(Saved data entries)
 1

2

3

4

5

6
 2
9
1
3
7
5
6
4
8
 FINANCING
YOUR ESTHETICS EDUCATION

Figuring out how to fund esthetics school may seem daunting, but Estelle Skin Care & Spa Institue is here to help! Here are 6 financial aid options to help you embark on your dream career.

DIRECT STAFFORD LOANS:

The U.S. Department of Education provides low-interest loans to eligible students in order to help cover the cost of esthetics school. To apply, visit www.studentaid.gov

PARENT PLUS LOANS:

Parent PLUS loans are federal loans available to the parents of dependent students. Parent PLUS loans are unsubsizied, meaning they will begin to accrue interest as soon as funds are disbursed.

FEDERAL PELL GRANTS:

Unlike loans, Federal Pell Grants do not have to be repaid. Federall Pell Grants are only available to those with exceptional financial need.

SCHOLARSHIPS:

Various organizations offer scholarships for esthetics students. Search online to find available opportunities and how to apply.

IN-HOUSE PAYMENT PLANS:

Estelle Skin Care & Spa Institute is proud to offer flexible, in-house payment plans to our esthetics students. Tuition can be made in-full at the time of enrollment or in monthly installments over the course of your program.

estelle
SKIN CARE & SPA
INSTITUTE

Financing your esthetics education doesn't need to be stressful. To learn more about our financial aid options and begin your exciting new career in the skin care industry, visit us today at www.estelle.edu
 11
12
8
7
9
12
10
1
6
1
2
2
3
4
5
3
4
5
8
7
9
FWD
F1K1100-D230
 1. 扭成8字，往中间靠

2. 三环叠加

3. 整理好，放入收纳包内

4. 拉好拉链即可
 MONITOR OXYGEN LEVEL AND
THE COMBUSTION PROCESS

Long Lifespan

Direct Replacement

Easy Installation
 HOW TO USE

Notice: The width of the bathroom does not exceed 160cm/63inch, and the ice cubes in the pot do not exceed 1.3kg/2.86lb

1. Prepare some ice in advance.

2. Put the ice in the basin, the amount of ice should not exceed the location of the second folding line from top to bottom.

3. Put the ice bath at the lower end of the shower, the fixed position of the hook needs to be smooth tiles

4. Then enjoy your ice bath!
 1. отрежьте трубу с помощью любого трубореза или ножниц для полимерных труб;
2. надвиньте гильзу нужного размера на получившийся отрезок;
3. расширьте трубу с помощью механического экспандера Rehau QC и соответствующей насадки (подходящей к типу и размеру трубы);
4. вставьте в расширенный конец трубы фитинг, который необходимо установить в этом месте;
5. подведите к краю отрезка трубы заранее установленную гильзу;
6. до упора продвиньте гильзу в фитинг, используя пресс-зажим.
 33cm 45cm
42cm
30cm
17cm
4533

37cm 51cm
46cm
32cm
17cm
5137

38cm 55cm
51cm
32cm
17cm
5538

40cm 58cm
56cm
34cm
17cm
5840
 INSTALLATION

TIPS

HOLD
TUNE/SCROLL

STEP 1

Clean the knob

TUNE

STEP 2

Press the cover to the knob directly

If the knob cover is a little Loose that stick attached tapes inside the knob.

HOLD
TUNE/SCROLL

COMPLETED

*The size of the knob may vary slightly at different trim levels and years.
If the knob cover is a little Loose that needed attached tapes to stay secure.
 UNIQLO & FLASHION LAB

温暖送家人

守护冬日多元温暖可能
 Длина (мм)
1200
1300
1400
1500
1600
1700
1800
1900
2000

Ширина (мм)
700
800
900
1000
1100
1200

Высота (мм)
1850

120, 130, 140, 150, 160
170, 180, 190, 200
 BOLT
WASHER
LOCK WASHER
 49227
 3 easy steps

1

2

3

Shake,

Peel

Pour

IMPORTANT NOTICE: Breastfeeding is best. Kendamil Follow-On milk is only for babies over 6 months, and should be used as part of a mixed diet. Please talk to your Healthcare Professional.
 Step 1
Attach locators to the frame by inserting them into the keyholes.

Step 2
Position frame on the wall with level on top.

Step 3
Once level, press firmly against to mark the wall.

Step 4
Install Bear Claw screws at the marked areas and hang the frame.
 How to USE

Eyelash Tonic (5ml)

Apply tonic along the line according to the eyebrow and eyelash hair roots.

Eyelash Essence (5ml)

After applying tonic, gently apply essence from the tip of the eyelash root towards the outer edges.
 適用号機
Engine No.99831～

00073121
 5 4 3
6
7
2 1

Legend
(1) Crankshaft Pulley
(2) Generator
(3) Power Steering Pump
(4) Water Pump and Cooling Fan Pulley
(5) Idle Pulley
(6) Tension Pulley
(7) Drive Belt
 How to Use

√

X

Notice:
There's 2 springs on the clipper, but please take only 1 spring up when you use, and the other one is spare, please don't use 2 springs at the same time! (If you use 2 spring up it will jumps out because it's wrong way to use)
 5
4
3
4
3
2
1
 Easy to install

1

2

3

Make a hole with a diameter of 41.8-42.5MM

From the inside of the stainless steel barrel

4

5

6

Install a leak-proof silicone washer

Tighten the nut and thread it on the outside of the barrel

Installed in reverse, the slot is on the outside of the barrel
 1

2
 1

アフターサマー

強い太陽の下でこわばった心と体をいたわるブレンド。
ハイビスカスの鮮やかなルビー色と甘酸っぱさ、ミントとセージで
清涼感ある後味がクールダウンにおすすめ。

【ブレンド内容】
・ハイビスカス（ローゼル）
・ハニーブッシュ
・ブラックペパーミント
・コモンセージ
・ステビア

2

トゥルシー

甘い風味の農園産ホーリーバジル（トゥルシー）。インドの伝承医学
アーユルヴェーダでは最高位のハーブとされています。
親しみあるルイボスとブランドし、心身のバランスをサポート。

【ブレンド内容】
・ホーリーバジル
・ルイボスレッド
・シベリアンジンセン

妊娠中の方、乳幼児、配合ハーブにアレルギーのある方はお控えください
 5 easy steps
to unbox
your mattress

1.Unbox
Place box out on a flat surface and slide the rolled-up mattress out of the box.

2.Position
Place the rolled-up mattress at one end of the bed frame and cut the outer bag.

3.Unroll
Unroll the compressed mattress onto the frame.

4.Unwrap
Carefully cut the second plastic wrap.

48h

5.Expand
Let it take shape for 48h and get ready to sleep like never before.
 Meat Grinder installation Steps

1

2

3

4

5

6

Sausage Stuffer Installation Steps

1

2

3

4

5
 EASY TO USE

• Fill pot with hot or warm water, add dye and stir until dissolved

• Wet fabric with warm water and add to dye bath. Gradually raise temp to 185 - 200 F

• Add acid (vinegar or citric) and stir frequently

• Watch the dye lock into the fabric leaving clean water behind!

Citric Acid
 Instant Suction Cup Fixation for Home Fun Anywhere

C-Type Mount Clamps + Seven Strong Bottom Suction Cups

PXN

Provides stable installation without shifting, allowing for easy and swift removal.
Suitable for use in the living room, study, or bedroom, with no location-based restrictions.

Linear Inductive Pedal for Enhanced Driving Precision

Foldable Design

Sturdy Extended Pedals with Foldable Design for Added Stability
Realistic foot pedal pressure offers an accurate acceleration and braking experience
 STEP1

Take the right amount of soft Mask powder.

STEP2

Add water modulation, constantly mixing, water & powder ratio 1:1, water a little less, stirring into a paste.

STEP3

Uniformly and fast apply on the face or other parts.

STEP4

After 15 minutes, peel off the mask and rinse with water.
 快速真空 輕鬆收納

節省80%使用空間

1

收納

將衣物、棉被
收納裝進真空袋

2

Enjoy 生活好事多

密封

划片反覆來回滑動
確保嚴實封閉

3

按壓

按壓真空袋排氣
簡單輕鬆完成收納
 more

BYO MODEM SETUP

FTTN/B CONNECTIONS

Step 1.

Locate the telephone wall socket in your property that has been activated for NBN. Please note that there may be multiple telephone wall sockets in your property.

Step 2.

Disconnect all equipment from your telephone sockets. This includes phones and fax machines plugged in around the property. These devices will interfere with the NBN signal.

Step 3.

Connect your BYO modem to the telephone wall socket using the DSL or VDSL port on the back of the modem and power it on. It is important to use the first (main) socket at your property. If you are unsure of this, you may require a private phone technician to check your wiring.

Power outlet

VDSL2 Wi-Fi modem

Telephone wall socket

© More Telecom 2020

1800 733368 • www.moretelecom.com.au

■ **Assignment**
Check which lines of the entries hold the word "Foldable", then please give only how many there are.

■ **Exercise response**
2